The headline figure of course is that over 150,000 people in the UK have now officially died of covid-19, the UK being the first country in Europe to reach this desperate mark. How many have been affected by long covid is, to be honest, inestimable, and how many more will die from the disease is unimaginable.
What is indisputable is that covid-19, and its attendant and necessary restrictions on society, is having a huge adverse impact on young people’s lives. To say it is destroying those lives is not hyperbole. Young people looking for friendships and romantic attachments have no real and safe opportunities to pursue such goals in the only effective and possible way of doing so, in person. Gone are the days when a random meeting might bring new friendships, when a coincidence (although I don’t believe in coincidence) could lead to a shared life. Gone are the light-heartedness of youth, the carefree existence youth can be, where every next moment might be a moment of joy and revelation and newness. Confidence is undermined, personalities stopped from growing and flourishing, minds from maturing, and loneliness has become the default way of living. It is a great sadness.

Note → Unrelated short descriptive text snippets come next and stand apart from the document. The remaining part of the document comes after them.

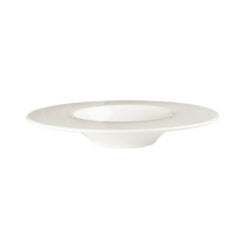 Academy Wide Rim Pasta/Gourmet 26.5cm Box of 6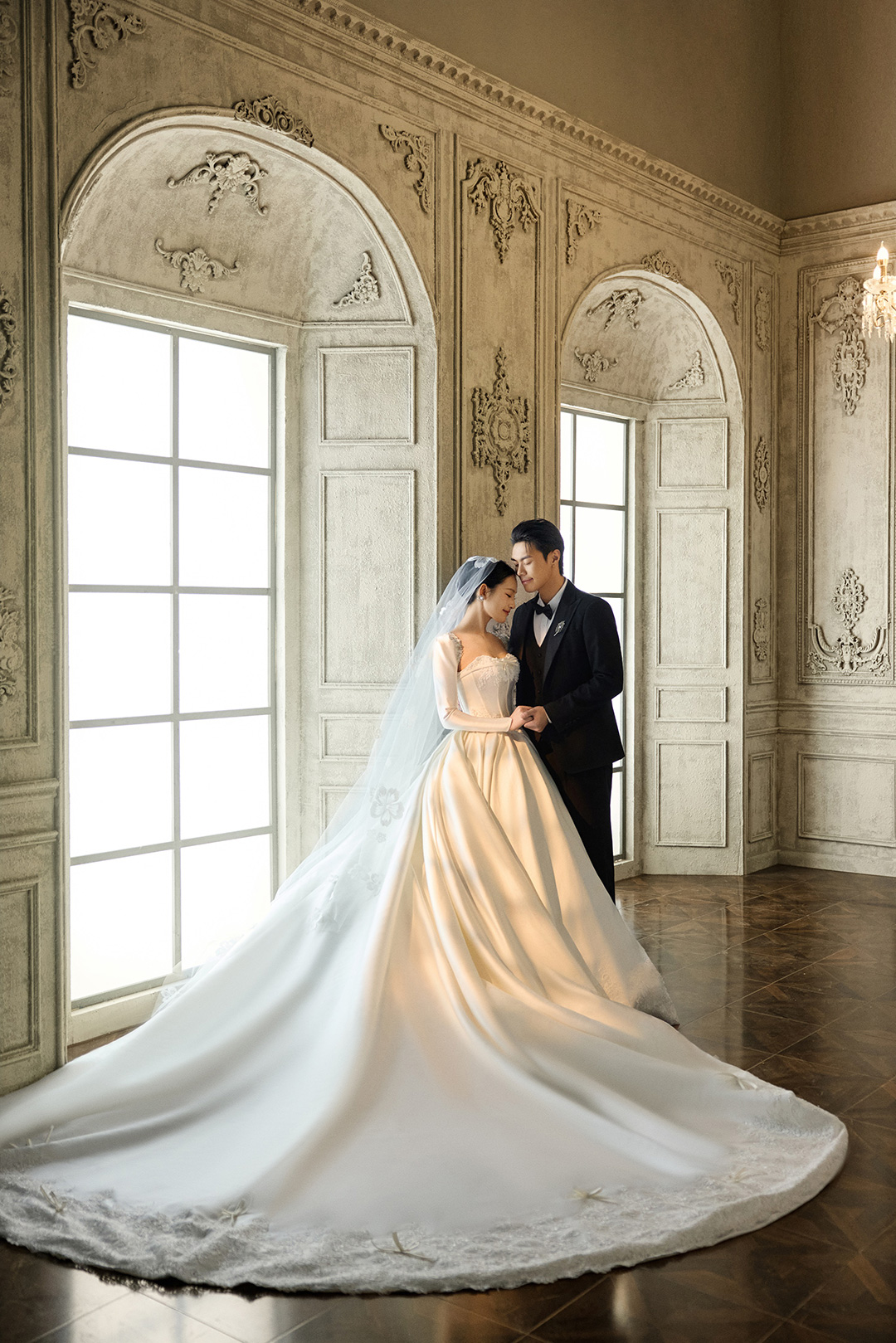 婚纱照客片4.jpg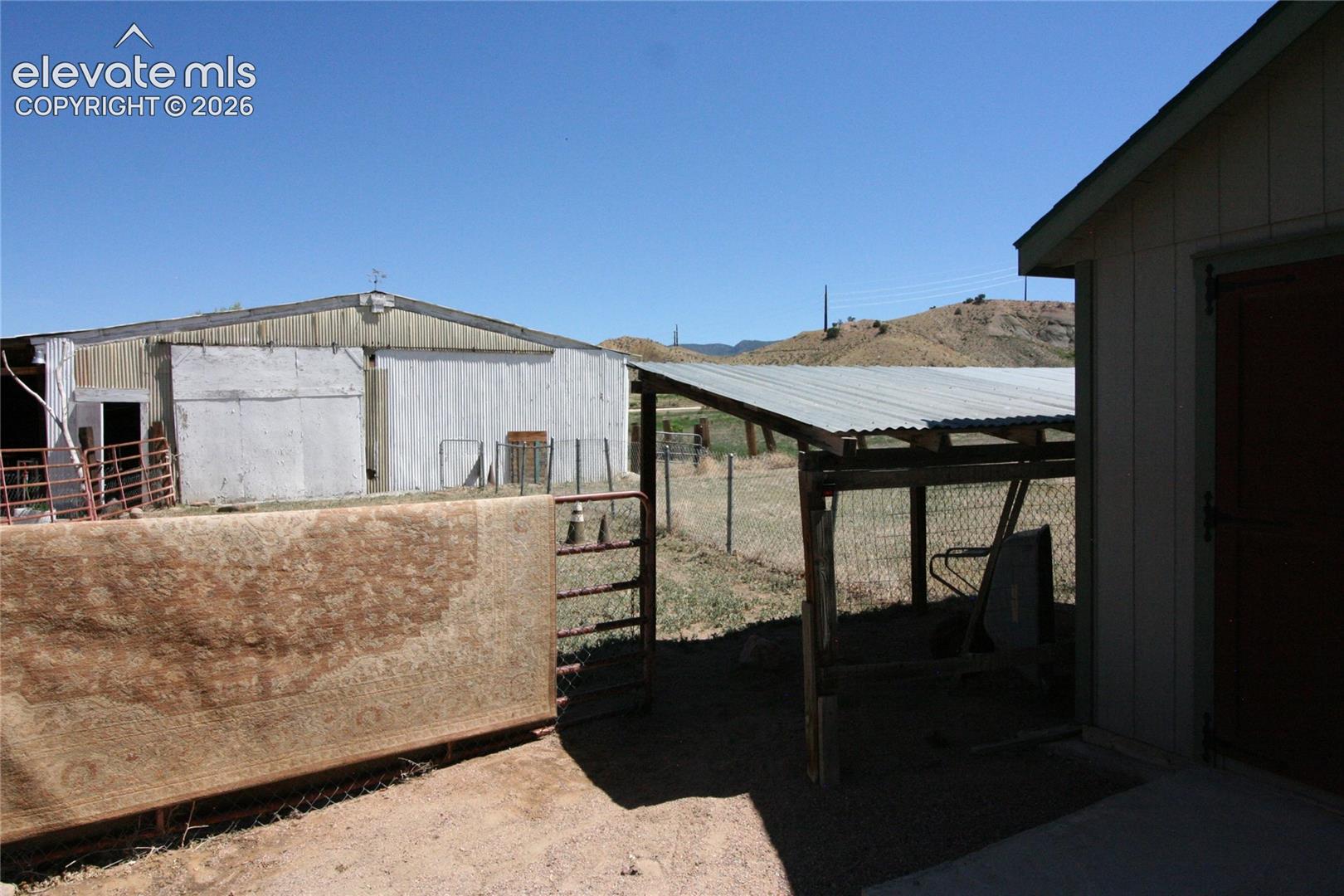 Photo 31 of 1601 Reservoir Road, Canon City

There is nothing any single individual can do about this. I cannot, on my own, change the world. I am growing bitter at governments’ refusals to be equitable across borders, across races, and across economies. I am angry at the way in which altruism seems to have become a dirty word. I am angry at extremists at both ends of the spectrum, libertarians by any other name, filling the world with spiteful misinformation, misinformation spread at the expense of others, spread with the single goal of disrupting any progress we might have made towards global equality. I am angry at those who try, at any cost, to exert power over those they think they are superior to.
For some, the result of this all is that they don’t consider life to have any purpose nor any hope. Some argue that Doomsday is upon us and them, and that because of this, there’s no point fighting for justice, fairness, or goodness. They have lost all hope. They consider themselves alone now and for always.
When our children were born, we realised how lucky we were to have them, how fortunate we were to have been able to have them. Those four moments of birth are the happiest moments of my life, where I was filled with unbridled optimism for the future, when I thought of the unlimited potential of these small, screaming beings, and of the changes they might bring to the world I knew. I still hold that hope, any parent’s hope, but I despair for them, and for everyone else, in this age of contagion, in this age of ruthless self-centredness, where the stage of our ambitions has shrunk to minimal proportions because politicians lack understanding and wisdom, and where equality is only an empty word in a litany of unmeant and broken promises. But I will not give up, and I hope none of you will. The world is worth saving.